Task inputs.
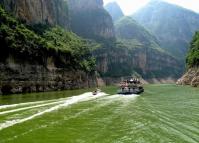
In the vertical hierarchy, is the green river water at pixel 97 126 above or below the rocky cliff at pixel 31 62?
below

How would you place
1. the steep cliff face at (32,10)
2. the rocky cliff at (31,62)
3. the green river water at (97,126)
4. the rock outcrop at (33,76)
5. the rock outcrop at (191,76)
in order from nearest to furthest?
the green river water at (97,126)
the rock outcrop at (33,76)
the rocky cliff at (31,62)
the steep cliff face at (32,10)
the rock outcrop at (191,76)

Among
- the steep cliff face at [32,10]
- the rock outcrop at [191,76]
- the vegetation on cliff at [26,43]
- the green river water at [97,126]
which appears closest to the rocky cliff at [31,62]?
the vegetation on cliff at [26,43]

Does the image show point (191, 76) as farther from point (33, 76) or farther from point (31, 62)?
point (33, 76)

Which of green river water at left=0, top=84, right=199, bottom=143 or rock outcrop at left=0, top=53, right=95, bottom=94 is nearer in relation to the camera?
green river water at left=0, top=84, right=199, bottom=143

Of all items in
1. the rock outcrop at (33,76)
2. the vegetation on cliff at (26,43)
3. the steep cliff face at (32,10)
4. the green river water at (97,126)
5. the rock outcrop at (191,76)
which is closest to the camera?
the green river water at (97,126)

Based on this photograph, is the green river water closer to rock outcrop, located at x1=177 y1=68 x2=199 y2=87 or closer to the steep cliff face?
the steep cliff face

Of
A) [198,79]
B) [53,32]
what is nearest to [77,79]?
[53,32]

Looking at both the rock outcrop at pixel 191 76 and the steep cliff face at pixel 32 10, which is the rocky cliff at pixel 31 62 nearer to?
the steep cliff face at pixel 32 10

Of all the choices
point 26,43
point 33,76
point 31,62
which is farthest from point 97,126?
point 26,43

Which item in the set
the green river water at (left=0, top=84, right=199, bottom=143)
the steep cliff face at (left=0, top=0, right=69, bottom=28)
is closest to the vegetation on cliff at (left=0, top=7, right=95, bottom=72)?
the steep cliff face at (left=0, top=0, right=69, bottom=28)

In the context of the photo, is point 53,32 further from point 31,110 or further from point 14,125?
point 14,125

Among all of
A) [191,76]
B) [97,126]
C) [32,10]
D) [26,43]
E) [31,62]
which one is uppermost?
[32,10]
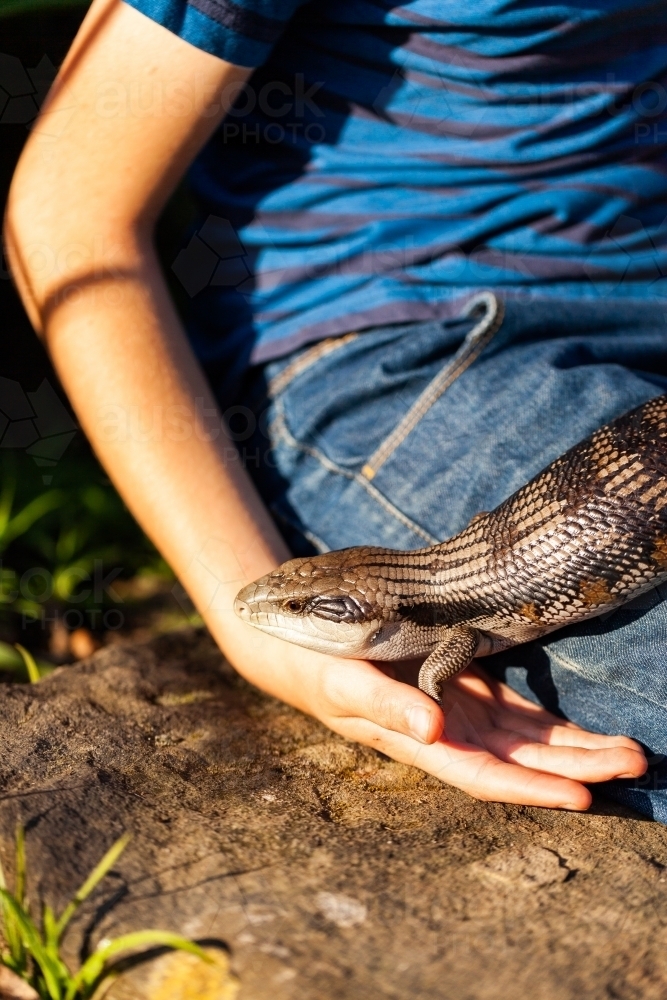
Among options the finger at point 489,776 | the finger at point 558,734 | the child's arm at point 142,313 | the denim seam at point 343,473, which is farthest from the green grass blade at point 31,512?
the finger at point 558,734

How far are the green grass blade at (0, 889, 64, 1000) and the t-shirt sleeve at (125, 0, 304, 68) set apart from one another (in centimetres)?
248

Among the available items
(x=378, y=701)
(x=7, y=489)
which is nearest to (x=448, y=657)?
(x=378, y=701)

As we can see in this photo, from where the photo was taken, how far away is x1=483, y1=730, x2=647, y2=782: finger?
263 cm

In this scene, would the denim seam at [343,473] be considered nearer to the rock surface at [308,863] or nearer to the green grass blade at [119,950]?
the rock surface at [308,863]

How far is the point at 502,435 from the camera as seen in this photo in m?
3.13

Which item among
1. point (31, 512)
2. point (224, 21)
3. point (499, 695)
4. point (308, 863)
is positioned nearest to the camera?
point (308, 863)

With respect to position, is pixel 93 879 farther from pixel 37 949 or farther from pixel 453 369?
pixel 453 369

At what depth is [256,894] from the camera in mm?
2268

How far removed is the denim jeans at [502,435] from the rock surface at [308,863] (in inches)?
16.9

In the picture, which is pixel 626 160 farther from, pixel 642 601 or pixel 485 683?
pixel 485 683

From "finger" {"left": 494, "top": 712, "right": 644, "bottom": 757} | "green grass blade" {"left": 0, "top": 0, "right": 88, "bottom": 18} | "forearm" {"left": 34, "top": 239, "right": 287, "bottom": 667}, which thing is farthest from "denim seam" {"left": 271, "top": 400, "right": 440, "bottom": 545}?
"green grass blade" {"left": 0, "top": 0, "right": 88, "bottom": 18}

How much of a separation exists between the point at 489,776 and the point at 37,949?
124 centimetres

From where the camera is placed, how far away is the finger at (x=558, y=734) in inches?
111

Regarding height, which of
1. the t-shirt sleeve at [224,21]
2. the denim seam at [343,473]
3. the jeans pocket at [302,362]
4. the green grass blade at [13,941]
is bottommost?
the green grass blade at [13,941]
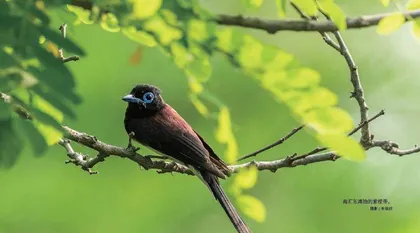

Task description.
Render the items as a Markdown table with the columns "Row" and "Line," starting at the line that contains "How much of" and ending at the end of the items, skipping blank lines. Leave the pictures out of the table.

Written reply.
| Row | Line |
|---|---|
| 1 | How much of a separation exists between the point at 489,776 and the point at 37,949? |
| 2 | 124 centimetres |
| 3 | From where the camera is placed, how far away is the finger at (x=558, y=734) in inches? |
| 4 | 111 |
| 5 | Regarding height, which of |
| 6 | 1. the t-shirt sleeve at [224,21] |
| 7 | 2. the denim seam at [343,473] |
| 8 | 3. the jeans pocket at [302,362] |
| 9 | 4. the green grass blade at [13,941] |
| 10 | is bottommost? |
| 11 | the green grass blade at [13,941] |